→ Set problem: In the theater review below, rewrite the part that opens with the words "Set in ancient" and closes with "along the way.", changing "well" to "pit".

→ Selection:
## BEGIN
BWW Review: STAGES St. Louis's Highly Entertaining JOSEPH AND THE AMAZING TECHNICOLOR DREAMCOAT

BWW Review: STAGES St. Louis's Highly Entertaining JOSEPH AND THE AMAZING TECHNICOLOR DREAMCOAT

I've seen several stagings of JOSEPH AND THE AMAZING TECHNICOLOR DREAMCOAT over the years, and I've always enjoyed the Tim Rice (book and lyrics) and Andrew Lloyd Webber (music) show each time. However, STAGES St. Louis has really outdone themselves with their latest production of this exuberant musical. The piece has always lent itself to approaching it with a great deal of imagination and creativity, since it's chock-full of hilarious, anachronistic humor and song, and this production takes full advantage of that fact. This show is a real treat, with strong performances and plenty of fun to go around, and I highly recommend it!

Set in ancient Egypt, this clever musical tells the biblical story of Joseph. Joseph is singled out as special among his eleven brothers by his father, Jacob, who gives him the gift of an attention-grabbing, rainbow-hued coat. In an extreme act of sibling rivalry, his brothers strip him of his clothes and toss him in a well, before they finally decide to sell him into slavery. But, even though he's jailed after an unsuccessful stint as a servant for Potiphar, he impresses the Pharoah with his ability to interpret his dreams. When his advice is taken, and his visions begin to come true, he ascends to the number two spot. In the end, things come full circle, with his brothers learning a valuable lesson along the way.

Jeff Sears brings a warm presence to his role as Joseph, and his version of "Any Dream Will Do" gets the action off to a very pleasant start, but it's his take on "Close Every Door", while imprisoned, that takes hold emotionally. Kristen Scott adds immeasurably to the proceedings as the Narrator. "The Prologue" sets the tone for the show, and Scott makes the audience aware that they're in for a good time. Brent Michael DiRoma is especially amusing as the Pharaoh, channeling a very effective Elvis Presley for the "Song of the King," and unrecognizable as Potiphar. Brad Frennette is amusing as brother Levi, leading his brothers in the country twang of the song, "One More Angel in Heaven." A personal favorite is "Those Canaan Days," with Jeremiah Ginn as Rueben, leading the brothers through a Parisian flavored tune, where they bemoan their fate during the famine Joseph predicted. Another highlight fines Jason Eno as Judah, singing a bouncy, Jamaican-flavored "Benjamin Calypso."
## END
→ Data block:
## BEGIN
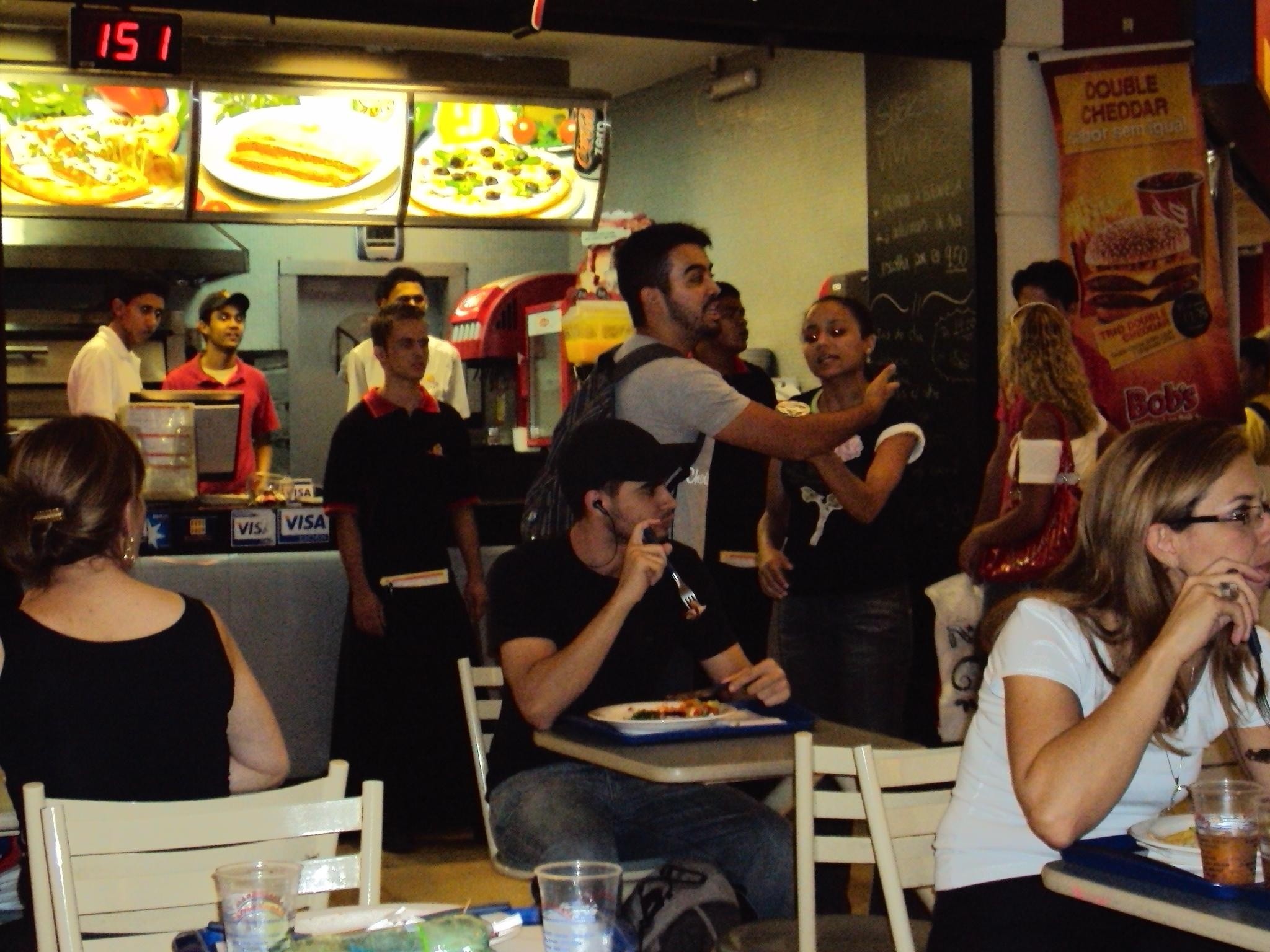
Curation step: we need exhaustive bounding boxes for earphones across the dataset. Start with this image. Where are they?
[593,500,608,514]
## END
→ Finished exercise:
Set in ancient Egypt, this clever musical tells the biblical story of Joseph. Joseph is singled out as special among his eleven brothers by his father, Jacob, who gives him the gift of an attention-grabbing, rainbow-hued coat. In an extreme act of sibling rivalry, his brothers strip him of his clothes and toss him in a pit, before they finally decide to sell him into slavery. But, even though he's jailed after an unsuccessful stint as a servant for Potiphar, he impresses the Pharoah with his ability to interpret his dreams. When his advice is taken, and his visions begin to come true, he ascends to the number two spot. In the end, things come full circle, with his brothers learning a valuable lesson along the way.